По следу Каина Белоусов Вячеслав
– Истерика! – обернулся Федонин к Донскову. – Юрий Михайлович, займись ею! Что вы все стоите?
Капитану удалось оторвать женщину от Федонина, он попытался поднять её на ноги и повести с кухни в большую комнату, но та упёрлась, тыча рукой под стол.
– Тайник там? – догадался Федонин.
Женщина уронила голову на грудь и без чувств повисла на руках Донскова.
– Семёнов! – заорал капитан, но Фоменко уже, убрав лампу, двигал стол в угол, кто-то сорвал дряхлый коврик, под ним открылся изящный лючок с металлическим кольцом.
– Я сам! – бросился Донсков к люку. – Дзикановского надо взять живым!
Из открытого подземелья дохнуло дымом. Донсков соскочил вниз и исчез.
Глава III
Помещение было низким, вагонообразным, с углами, тонувшими в дыму и темноте, завалено мебельной и прочей рухлядью, которая теперь именуется не иначе как благородным антиквариатом и даже раритетом. Во множестве поблёскивали древней позолотой рамки картин, всяческие церковные принадлежности, иконы, но всё это было безобразно свалено в кучи, покрыто пылью и паутиной. Дым, к моему удивлению, скоро рассеялся почти совсем, уже не мешал дыханию и глазам, от распахнутого нами люка усилилась имевшаяся, наверное, естественная вентиляция тайных ходов, подобных обнаруженному нами на улице. А сколько их ещё здесь было?..
Бросался в глаза электрический светильник, выхватывающий из мрака главную часть подполья.
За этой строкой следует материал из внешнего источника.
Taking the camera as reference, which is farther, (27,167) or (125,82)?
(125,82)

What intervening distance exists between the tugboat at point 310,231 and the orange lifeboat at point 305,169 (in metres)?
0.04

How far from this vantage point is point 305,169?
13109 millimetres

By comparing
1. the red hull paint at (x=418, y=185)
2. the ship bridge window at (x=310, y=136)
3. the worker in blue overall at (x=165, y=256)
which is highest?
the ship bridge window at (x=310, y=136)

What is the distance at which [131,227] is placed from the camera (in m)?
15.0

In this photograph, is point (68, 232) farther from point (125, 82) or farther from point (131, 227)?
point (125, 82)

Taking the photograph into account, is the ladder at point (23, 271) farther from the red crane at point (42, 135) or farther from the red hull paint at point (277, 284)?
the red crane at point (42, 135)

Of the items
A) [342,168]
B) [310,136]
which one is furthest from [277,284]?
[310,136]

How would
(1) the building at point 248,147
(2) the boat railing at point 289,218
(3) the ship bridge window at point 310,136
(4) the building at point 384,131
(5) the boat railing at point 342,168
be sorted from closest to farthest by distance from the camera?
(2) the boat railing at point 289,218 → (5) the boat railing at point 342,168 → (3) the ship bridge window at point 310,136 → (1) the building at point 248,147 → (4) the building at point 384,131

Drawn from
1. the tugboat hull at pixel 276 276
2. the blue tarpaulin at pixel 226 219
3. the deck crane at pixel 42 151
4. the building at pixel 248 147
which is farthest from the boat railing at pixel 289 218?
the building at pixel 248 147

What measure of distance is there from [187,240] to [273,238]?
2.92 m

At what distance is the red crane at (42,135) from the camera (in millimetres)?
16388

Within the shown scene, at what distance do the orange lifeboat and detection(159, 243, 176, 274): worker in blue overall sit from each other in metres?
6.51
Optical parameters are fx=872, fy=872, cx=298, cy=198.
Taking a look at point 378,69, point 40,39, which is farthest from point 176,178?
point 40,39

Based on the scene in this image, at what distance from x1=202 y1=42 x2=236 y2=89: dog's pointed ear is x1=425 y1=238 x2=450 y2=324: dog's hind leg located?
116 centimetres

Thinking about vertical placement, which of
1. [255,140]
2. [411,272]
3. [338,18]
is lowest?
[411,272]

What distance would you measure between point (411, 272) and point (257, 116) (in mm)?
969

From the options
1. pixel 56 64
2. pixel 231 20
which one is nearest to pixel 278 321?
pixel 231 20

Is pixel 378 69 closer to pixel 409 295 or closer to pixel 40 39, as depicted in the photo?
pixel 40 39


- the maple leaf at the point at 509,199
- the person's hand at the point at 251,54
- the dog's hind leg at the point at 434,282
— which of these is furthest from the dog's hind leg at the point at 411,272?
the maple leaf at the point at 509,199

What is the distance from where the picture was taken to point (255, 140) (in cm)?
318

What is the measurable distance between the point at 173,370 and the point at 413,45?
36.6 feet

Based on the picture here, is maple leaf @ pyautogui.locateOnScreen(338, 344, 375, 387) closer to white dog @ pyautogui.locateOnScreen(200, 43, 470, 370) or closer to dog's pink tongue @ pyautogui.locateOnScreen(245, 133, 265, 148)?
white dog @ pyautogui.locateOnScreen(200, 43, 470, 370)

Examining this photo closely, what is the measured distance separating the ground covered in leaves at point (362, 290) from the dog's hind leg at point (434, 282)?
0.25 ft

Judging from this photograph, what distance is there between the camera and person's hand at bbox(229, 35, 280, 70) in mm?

В глубине помещения он возвышался на круглом одноногом ажурном столике, почти приставленном к ветхому кожаному дивану барского вида, на котором сидел или полулежал, привалившись к спинке, человек в тёмном плаще. Широкополая шляпа закрывала лицо, воротник плаща поднят, человек не двигался, не подавал никаких признаков жизни.
В подполье с Донсковым мы оказались первыми, но дождались и пропустили вперёд Федонина, который пыхтя, преодолел крутые попискивающие под ним ступеньки, твёрдо встал на обе ноги и по-хозяйски грузно прошествовал мимо нас прямиком к свету. Его рост позволял не пригибать головы. Подойдя к дивану, он кашлянул, но человек не пошевелился. Донсков спрятал пистолет в кобуру, сунувшемуся было в люк с автоматом Фоменко сердито крикнул:
– Дежурь там! Глаз с неё не спускать!
Мы окружили столик.
Светильник был выполнен в виде вздыбившегося бронзового толстозадого жеребца, на котором едва удерживался французский император в знаменитой своей треуголке со шпагой в руке и с развевающимся знаменем за спиной. Оно и испускало свет достаточно яркий, чтобы различить груду пепла на металлическом подносе, занимавшем остальную часть стола. Это уничтоженное огнём содержимое и выделяло сейчас едкий зловонный запах, а недавно и дым, так как других следов сгоревшего не обнаружилось. Федонин потянулся к шляпе, но человек будто того и ждал и пальцем руки, одетой в тонкую перчатку, приподнял её так, чтобы нас видеть.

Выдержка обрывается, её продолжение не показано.